● **Task 1**
For the launch report, decide whether each statement agrees with it: (a) the sixth Starlink mission lifts off from Launch Complex-39A; (b) the weather outlook is poor; (c) this is the first flight with reused payload fairings. Answer yes or no for each and quote the words that decide it.
● **Task 2**
Copy out the part of the launch report from "For SpaceUpClose.com &" to "reused payload fairings." without changing any words.

(Extract to read begins)

For SpaceUpClose.com & RocketSTEM
KENNEDY SPACE CENTER, FL – The SpaceX team is poised for the record setting liftoff of the 1st 5th launched Falcon 9 first stage on the sixth Starlink mission slated for Sunday morning March 15 from the Florida Space Coast – amidst the ever growing coronavirus pandemic that has forced closures of public places, school and travel hubs all across the US and the world but not forced a rocket cancellation.
Furthermore the weather outlook is superb.
Liftoff of the 6th Starlink mission is now targeted for 9:22 a.m. EDT, 1322 GMT, March 15 from Launch Complex-39A (LC-39A) on NASA’s Kennedy Space Center, FL.
Notably this recycled first stage counts as the 1st 5th launch of a ‘flight-proven’ Falcon 9 – as well as being the first Starlink launch from pad 39A.
It also counts as the second flight with reused payload fairings.
Enjoy our Up Close eyewitness photos of the Falcon 9 Starlink mission rocket taken on site today March 14 during our media remote camera setup at Launch Complex-39A (LC-39A) at KSC.

(Extract to read ends)
(Extracted information begins)

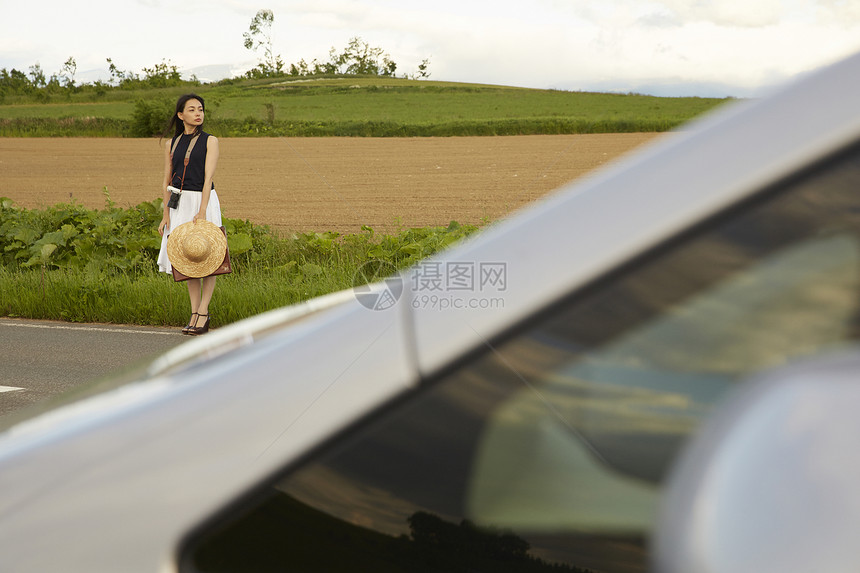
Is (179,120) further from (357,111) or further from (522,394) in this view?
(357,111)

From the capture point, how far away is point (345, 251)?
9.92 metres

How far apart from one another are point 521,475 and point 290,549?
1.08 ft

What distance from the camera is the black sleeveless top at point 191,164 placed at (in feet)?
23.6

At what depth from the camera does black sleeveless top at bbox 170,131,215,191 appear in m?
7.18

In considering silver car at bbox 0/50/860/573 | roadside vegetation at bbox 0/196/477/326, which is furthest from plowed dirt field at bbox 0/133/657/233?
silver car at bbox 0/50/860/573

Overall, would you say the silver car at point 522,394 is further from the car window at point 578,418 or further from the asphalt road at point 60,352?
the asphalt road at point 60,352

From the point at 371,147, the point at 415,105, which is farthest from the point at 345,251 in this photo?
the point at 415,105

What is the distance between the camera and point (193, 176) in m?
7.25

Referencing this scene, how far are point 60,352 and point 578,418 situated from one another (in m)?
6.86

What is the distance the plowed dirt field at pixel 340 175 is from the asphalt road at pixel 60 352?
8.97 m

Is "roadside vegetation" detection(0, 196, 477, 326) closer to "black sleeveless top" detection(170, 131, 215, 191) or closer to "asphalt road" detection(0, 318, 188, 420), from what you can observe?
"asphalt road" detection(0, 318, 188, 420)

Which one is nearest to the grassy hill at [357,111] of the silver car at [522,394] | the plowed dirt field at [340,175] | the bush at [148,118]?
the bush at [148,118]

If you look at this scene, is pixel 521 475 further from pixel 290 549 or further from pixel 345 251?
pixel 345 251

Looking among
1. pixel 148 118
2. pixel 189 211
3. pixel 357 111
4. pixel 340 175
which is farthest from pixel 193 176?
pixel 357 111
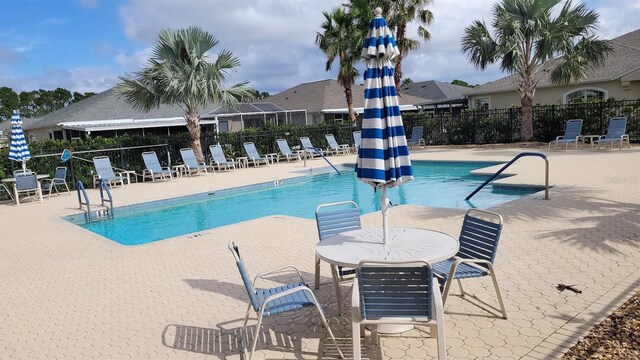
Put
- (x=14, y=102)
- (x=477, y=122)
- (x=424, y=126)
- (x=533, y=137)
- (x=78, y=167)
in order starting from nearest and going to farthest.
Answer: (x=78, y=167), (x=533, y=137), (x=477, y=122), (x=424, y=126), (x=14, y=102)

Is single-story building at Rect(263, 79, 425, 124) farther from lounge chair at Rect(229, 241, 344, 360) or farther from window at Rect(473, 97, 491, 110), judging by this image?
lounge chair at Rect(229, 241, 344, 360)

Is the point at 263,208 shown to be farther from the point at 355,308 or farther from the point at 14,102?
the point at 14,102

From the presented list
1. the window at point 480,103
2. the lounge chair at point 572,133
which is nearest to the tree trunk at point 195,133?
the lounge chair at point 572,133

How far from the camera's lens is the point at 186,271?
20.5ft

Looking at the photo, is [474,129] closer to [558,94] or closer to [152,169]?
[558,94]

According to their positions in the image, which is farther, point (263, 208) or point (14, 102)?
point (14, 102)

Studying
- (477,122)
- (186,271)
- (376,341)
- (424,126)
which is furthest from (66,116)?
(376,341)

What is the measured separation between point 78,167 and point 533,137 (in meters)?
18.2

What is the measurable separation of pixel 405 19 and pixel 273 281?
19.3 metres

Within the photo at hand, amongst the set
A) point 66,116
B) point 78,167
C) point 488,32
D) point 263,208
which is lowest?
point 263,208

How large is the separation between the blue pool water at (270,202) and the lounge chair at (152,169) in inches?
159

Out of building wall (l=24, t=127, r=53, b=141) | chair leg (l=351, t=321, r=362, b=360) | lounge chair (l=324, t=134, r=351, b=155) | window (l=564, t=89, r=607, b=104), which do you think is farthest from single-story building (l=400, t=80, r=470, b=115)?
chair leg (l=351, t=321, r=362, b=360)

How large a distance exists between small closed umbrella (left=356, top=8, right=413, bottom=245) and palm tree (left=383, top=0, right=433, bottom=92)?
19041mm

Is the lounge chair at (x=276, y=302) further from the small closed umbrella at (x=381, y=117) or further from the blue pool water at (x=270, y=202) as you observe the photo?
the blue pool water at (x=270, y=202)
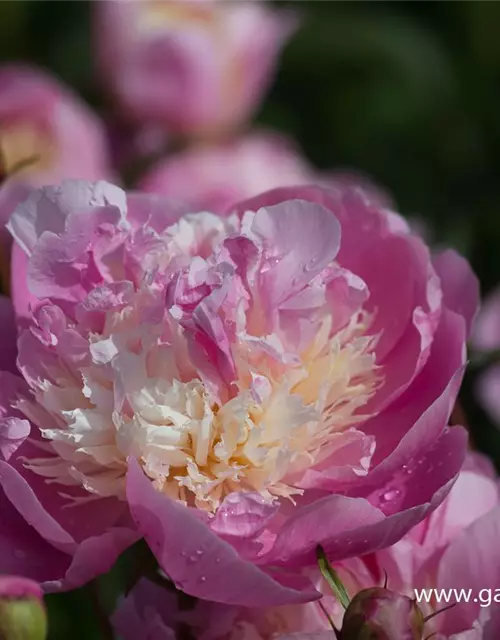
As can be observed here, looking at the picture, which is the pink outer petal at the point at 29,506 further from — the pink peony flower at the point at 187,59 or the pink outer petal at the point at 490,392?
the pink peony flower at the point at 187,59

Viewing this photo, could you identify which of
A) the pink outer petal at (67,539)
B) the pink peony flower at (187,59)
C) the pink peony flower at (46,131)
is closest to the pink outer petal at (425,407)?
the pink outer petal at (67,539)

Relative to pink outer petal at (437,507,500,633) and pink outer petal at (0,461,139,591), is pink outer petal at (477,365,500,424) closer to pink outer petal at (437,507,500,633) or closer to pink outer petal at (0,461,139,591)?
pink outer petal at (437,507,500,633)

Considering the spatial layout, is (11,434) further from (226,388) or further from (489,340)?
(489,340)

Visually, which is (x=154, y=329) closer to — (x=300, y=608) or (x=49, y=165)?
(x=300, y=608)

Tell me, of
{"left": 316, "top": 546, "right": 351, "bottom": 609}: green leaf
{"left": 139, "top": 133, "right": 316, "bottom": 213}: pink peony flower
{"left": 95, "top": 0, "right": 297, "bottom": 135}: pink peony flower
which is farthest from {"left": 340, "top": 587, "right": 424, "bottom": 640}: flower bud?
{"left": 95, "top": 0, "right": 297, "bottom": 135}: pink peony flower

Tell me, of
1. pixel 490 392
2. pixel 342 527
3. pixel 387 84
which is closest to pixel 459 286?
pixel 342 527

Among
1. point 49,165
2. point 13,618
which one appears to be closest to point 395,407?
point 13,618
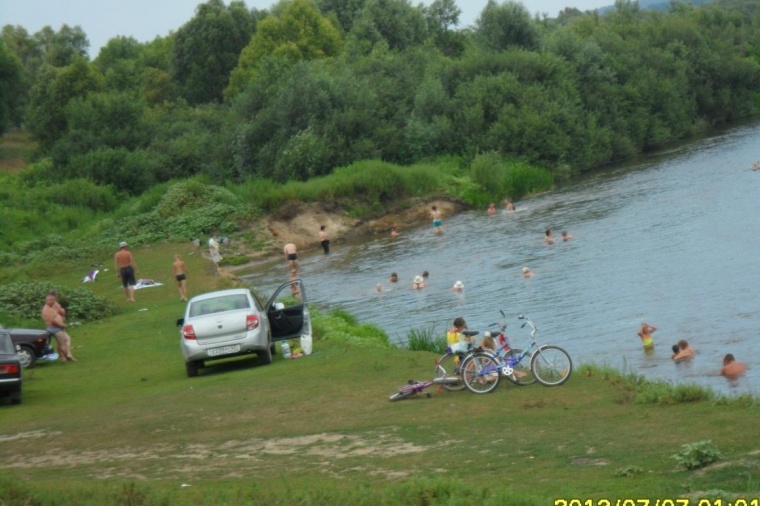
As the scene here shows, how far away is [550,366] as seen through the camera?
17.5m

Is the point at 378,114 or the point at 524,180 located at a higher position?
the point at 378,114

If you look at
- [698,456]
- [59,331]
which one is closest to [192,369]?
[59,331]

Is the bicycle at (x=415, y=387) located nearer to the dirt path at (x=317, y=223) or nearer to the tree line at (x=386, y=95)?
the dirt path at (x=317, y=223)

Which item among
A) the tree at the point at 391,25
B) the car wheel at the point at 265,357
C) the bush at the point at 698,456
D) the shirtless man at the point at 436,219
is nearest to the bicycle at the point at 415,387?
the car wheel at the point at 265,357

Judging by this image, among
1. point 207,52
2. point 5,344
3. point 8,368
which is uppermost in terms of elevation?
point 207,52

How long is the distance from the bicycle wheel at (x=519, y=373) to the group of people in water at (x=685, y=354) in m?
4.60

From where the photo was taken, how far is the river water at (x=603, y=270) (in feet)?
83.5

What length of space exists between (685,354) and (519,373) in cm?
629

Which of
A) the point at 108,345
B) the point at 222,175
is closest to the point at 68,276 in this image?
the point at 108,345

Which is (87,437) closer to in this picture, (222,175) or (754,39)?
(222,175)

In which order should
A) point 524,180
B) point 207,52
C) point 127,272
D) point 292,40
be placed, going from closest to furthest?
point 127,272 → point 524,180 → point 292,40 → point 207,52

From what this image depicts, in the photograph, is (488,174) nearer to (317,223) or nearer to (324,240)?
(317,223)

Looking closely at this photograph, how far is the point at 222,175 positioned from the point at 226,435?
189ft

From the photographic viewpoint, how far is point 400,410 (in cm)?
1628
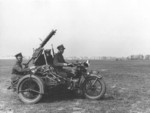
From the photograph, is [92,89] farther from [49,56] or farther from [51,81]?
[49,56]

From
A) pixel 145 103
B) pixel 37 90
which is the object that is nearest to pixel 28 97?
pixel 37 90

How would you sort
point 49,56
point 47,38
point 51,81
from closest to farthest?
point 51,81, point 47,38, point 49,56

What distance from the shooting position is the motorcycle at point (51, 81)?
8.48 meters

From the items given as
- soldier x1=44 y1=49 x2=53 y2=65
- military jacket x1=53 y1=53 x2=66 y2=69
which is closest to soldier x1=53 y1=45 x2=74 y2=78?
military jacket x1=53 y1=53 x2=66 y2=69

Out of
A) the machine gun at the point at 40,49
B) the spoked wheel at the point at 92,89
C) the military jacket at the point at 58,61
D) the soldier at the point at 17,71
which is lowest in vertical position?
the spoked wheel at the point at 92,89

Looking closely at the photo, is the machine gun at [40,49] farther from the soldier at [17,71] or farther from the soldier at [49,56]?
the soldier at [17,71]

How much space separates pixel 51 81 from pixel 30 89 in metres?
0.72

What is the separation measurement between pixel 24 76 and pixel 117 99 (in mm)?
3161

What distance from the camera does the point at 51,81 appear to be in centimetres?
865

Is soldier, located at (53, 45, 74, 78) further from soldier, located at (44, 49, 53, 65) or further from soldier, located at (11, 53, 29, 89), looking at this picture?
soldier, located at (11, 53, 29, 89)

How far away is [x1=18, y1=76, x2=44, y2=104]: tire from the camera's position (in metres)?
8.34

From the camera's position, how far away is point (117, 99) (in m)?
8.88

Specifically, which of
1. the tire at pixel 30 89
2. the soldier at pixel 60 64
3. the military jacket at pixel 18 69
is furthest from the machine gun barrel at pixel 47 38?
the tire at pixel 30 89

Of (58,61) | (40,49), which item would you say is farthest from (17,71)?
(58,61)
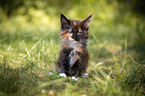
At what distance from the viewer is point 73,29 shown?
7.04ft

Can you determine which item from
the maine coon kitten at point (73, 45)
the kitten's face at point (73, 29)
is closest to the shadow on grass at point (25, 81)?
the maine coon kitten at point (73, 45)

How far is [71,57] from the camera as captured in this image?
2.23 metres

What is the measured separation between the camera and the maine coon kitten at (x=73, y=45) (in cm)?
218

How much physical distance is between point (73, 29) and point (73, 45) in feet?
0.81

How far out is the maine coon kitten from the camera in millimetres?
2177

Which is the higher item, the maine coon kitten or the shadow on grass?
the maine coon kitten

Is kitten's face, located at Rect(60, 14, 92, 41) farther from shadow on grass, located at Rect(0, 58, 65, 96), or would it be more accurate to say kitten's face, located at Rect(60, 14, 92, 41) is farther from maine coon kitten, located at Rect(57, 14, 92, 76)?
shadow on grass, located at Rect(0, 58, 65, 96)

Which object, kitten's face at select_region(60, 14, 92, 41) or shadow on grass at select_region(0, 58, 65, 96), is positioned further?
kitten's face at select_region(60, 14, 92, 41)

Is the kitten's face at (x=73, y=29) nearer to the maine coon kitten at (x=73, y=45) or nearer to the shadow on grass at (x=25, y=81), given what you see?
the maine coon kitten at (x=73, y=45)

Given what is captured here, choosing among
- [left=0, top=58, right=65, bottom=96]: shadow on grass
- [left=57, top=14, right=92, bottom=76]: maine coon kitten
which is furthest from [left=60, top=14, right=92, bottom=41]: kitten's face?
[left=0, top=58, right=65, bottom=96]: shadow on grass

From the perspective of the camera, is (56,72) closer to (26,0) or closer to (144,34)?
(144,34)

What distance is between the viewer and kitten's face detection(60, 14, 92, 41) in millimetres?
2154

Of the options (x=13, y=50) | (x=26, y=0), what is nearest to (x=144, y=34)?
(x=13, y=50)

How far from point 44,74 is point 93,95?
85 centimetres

(Extracted information ends)

● **Response 1**
(a) Yes: "Liftoff of the 6th Starlink mission is now targeted for 9:22 a.m. EDT, 1322 GMT, March 15 from Launch Complex-39A (LC-39A)"
(b) No: "Furthermore the weather outlook is superb."
(c) No: "It also counts as the second flight with reused payload fairings."

● **Response 2**
For SpaceUpClose.com & RocketSTEM
KENNEDY SPACE CENTER, FL – The SpaceX team is poised for the record setting liftoff of the 1st 5th launched Falcon 9 first stage on the sixth Starlink mission slated for Sunday morning March 15 from the Florida Space Coast – amidst the ever growing coronavirus pandemic that has forced closures of public places, school and travel hubs all across the US and the world but not forced a rocket cancellation.
Furthermore the weather outlook is superb.
Liftoff of the 6th Starlink mission is now targeted for 9:22 a.m. EDT, 1322 GMT, March 15 from Launch Complex-39A (LC-39A) on NASA’s Kennedy Space Center, FL.
Notably this recycled first stage counts as the 1st 5th launch of a ‘flight-proven’ Falcon 9 – as well as being the first Starlink launch from pad 39A.
It also counts as the second flight with reused payload fairings.